When I was a teenager I had a creepy boyfriend (okay, several, but one relevant to this post) who, among his other self-aggrandizing habits, used to insist that the apocalypse was coming, that he would go down fighting in a heroic last stand against The Encroaching Darkness. (We lived in the middle of nowhere, okay. It was grand fantasies or hanging out in the Taco Bell parking lot, as far as entertainment options went.) He had a date set and everything. The date was fourteen years ago today.
So it feels somehow appropriate that my feed reader handed me a great post this morning on the apocalypse NOT coming, and the things that underlie all the dire prophecies. I'm still not optimistic about the large-scale future, but these days I'm a lot more on board with a vision like Kelly Coyne's definition of the Crappening. It doesn't have the bombast and melodrama that appeal to you if you're a teenager or a Hollywood executive, but it does have a higher survivability rate (at least as long as we're using a shorter timeline than Tyler Durden's).

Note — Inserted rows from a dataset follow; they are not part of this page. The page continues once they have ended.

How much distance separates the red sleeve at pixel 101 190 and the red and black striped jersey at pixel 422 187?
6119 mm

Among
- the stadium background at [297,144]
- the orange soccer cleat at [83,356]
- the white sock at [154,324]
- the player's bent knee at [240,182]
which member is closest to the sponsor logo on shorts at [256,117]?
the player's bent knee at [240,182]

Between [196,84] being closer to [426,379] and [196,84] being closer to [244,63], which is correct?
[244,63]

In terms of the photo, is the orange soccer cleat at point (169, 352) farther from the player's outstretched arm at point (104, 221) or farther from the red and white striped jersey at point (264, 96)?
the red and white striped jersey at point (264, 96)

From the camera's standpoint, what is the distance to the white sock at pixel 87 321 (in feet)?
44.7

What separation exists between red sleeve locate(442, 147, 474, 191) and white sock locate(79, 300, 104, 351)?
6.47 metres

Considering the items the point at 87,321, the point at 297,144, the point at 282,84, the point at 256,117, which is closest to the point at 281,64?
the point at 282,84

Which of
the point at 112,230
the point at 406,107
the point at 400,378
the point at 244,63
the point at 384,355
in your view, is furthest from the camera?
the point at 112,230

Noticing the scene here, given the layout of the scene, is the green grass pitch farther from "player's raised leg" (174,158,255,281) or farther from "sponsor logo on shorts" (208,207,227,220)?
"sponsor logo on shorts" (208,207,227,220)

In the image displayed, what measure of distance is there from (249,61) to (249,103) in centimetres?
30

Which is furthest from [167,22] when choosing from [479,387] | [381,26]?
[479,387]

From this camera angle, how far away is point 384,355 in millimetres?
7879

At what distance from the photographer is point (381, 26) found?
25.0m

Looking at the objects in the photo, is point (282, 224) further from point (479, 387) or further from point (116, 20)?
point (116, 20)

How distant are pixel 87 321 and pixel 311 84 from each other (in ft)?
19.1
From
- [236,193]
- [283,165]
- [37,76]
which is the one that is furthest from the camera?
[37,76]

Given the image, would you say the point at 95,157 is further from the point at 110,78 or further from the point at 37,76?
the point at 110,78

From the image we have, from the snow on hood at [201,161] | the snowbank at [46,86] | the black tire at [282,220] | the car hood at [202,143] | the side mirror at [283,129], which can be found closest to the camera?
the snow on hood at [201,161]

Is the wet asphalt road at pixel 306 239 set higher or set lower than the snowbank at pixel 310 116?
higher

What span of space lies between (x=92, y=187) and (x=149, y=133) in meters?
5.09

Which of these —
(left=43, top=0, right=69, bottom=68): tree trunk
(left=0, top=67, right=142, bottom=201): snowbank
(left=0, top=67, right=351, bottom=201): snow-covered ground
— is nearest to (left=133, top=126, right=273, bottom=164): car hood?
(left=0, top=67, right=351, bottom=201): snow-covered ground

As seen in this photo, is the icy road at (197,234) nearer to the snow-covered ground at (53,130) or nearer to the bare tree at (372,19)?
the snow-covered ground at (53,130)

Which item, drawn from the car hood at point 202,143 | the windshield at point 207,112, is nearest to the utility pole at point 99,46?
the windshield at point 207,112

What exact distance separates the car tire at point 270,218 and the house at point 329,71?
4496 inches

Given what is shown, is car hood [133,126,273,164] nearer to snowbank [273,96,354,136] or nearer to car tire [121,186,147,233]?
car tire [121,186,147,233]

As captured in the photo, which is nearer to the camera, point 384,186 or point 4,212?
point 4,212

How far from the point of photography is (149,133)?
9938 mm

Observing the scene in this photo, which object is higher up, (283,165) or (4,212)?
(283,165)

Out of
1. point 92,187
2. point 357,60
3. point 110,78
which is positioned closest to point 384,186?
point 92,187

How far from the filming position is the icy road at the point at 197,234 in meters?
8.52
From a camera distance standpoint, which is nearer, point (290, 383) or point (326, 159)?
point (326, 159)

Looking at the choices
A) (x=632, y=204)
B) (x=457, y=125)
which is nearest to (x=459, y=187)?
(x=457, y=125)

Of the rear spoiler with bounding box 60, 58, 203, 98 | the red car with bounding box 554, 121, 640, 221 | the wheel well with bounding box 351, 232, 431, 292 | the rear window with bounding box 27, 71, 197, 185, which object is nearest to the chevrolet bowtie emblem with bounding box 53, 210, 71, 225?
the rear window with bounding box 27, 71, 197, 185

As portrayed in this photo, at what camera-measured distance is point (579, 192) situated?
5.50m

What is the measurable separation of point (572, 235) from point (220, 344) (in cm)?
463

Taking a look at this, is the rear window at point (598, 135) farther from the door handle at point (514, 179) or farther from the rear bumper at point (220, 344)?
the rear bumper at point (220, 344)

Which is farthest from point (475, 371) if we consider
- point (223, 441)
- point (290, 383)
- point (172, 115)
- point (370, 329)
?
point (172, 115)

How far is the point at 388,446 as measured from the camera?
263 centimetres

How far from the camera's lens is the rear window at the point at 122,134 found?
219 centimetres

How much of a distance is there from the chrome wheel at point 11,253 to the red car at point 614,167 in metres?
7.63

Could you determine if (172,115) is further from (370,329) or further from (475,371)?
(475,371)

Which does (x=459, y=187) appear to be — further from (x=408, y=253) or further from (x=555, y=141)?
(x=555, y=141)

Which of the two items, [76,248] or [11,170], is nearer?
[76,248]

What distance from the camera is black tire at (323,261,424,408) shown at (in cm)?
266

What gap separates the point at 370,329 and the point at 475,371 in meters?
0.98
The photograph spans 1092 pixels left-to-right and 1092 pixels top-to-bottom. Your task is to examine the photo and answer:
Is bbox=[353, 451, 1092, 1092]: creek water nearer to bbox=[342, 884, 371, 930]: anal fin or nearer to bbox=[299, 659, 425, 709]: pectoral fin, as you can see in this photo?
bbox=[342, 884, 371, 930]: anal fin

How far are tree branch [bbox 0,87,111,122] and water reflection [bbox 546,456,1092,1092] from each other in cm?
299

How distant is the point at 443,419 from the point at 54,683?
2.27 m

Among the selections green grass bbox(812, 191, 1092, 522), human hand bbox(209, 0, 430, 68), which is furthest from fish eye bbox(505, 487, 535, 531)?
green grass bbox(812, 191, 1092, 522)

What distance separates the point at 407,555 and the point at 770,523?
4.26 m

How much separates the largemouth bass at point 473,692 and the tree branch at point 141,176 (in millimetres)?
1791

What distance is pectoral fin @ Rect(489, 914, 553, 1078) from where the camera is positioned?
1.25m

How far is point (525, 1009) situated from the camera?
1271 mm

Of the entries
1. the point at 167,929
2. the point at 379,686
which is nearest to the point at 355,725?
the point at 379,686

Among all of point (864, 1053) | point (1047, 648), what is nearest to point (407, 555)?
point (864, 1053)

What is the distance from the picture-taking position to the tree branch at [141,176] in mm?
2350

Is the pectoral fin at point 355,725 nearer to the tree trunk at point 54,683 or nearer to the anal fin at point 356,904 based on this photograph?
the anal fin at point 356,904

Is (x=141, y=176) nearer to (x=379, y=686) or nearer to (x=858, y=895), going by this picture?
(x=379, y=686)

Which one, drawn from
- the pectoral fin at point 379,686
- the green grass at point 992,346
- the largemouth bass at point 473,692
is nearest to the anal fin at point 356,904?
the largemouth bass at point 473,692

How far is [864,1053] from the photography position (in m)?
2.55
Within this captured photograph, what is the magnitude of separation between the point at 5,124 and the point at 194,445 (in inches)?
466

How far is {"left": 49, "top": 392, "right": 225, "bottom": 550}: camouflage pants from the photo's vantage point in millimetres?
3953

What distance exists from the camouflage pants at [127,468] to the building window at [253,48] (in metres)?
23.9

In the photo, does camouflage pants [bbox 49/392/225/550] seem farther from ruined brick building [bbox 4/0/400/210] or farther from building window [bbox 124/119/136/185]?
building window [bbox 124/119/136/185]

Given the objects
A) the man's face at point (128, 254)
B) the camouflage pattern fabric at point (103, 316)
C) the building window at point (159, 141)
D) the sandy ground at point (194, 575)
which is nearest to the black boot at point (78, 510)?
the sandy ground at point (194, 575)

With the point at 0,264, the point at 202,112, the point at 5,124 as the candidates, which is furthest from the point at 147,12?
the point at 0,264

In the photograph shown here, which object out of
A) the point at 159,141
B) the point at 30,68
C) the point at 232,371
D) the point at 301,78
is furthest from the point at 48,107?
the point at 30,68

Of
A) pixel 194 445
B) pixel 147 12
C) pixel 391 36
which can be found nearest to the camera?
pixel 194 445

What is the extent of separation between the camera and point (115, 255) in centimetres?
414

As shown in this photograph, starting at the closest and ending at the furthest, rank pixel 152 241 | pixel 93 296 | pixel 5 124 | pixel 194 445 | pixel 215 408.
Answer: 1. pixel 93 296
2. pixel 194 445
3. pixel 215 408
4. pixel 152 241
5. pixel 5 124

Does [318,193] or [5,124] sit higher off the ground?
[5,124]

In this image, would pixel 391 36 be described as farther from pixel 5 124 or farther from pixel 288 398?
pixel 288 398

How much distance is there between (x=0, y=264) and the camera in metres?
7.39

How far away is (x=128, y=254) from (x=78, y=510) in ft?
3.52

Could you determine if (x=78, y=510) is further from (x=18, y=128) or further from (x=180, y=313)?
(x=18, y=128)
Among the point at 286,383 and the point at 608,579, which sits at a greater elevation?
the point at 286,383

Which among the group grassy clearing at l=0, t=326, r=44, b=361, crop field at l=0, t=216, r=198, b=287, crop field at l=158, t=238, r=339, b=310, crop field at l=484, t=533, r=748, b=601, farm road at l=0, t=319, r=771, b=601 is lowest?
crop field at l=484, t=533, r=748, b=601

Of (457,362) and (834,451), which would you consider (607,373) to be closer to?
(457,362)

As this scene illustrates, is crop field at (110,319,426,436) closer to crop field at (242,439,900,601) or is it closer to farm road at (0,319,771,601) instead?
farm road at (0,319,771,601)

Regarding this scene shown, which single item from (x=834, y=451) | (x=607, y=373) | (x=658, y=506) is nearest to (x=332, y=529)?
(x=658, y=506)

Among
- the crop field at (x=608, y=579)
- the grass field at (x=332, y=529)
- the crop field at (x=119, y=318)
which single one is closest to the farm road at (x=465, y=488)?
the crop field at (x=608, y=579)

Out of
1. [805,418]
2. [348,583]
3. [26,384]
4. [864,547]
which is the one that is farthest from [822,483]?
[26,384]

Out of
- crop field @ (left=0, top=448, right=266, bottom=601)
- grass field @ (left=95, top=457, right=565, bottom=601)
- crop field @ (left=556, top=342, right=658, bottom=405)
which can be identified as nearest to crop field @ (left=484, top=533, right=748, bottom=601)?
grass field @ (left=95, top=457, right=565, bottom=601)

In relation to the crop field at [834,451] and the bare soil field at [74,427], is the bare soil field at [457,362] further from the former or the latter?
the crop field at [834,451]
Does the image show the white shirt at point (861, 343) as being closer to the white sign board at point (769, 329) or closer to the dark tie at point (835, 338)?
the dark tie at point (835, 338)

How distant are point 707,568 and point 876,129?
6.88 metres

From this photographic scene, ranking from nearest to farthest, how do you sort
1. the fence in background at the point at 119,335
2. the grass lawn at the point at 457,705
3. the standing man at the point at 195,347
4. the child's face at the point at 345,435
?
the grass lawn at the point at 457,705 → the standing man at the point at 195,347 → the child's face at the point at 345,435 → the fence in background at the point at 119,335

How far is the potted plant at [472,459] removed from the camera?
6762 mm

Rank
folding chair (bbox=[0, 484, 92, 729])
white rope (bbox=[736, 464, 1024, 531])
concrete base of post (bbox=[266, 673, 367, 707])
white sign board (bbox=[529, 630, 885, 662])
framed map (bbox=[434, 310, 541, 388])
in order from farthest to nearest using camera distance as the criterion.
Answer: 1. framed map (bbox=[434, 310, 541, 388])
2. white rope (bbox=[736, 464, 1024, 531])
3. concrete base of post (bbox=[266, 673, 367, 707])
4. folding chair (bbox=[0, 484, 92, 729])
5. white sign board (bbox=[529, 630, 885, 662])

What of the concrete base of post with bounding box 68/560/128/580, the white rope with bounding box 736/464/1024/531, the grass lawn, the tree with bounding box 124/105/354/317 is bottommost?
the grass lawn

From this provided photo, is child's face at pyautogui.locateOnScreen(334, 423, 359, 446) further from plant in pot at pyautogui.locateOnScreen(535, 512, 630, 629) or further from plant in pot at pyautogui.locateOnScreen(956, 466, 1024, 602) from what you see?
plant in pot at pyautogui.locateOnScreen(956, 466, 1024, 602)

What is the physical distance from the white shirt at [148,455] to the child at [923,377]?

And Coyne's heavy-laden burro is a comforting image for me today, in the same way that the refrain titling this post is a comforting mantra. Peace is only for the dead and the dying. You're carrying something heavy; sometimes things are rough; sometimes you have a long hill to climb. But it's okay: that's life. There are hard bits. It's going to shake you up. But you can still keep going, because that's what you do. The point is not the end of the road. The point is that you're walking.